Results are cached — same config always returns same compiled pattern.
"""
pattern = filter_config.get("pattern", ".*")
flags = re.IGNORECASE if filter_config.get("case_insensitive") else 0
return re.compile(pattern, flags)
# Call with different configs — each unique config compiles once and caches
p1 = compile_filter(frozendict(pattern=r"\d+", case_insensitive=True))
p2 = compile_filter(frozendict(pattern=r"\d+", case_insensitive=True)) # cache hit
p3 = compile_filter(frozendict(pattern=r"[a-z]+", case_insensitive=False))
print(p1 is p2) # True — same object from cache
compile_filter takes a frozendict as its argument. lru_cache can use it as a key because it's hashable. The function compiles the regex once per unique configuration and returns the cached re.Pattern on subsequent calls. This is the "expensive computation that depends on dict-shaped configuration" pattern that previously required ugly workarounds.
# Pattern 4: Thread-safe shared read-only state
import threading
SHARED_CONFIG = frozendict(
db_host="db.internal",
db_port=5432,
pool_size=10,
)
def database_worker():
# No lock needed — frozendict is immutable, safe for concurrent reads
host = SHARED_CONFIG["db_host"]
port = SHARED_CONFIG["db_port"]
# ... connect to database
pass
threads = [threading.Thread(target=database_worker) for _ in range(10)]
for t in threads:
t.start()
SHARED_CONFIG["db_host"] from ten concurrent threads needs no lock. The frozendict cannot be mutated. Its internal hash table is stable. No thread can modify it between another thread's hash computation and bucket lookup. This is the property the free-threaded Python GIL removal made urgent.

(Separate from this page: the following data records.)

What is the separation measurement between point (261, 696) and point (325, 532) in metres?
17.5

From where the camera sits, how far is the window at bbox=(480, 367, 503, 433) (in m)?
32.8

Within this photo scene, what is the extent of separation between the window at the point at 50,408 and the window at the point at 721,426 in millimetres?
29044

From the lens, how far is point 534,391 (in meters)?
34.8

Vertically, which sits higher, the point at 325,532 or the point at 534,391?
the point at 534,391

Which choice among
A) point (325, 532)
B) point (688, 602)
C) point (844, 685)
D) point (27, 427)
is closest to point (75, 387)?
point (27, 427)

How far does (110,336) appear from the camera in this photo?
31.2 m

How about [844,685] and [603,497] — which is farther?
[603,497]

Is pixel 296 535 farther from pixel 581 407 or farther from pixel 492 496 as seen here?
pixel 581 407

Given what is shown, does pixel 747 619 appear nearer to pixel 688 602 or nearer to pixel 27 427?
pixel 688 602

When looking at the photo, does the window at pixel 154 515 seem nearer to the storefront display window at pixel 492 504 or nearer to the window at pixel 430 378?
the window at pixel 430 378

Coming to Python 3.15, May 2026
PEP 814 status is Final as of February 11, 2026. The CPython PR (python/cpython/pull/141508) is in progress. Beta freeze is May 5, 2026. The type ships in 3.15.
If you're on Python 3.14 or earlier and need frozendict now, the frozendict package on PyPI is the production-tested equivalent. Install it, use the same API, and swap out the import when 3.15 ships.
# Pre-3.15 compatibility shim
import sys
if sys.version_info >= (3, 15):
from builtins import frozendict
else:
from frozendict import frozendict # pip install frozendict
sys.version_info >= (3, 15) checks the Python version at runtime. If 3.15 or later, the built-in type is used. Earlier versions fall back to the PyPI package. Same API, same behavior, transparent swap when you upgrade.
The thing that took fourteen years wasn't the idea. The idea was fine in 2012. It was the ecosystem catching up — asyncio, free threading, independent subinterpreters, all of them creating the demand that Hettinger said was too low to justify the type. The demand was always there. Now it's undeniable and the language reflects that.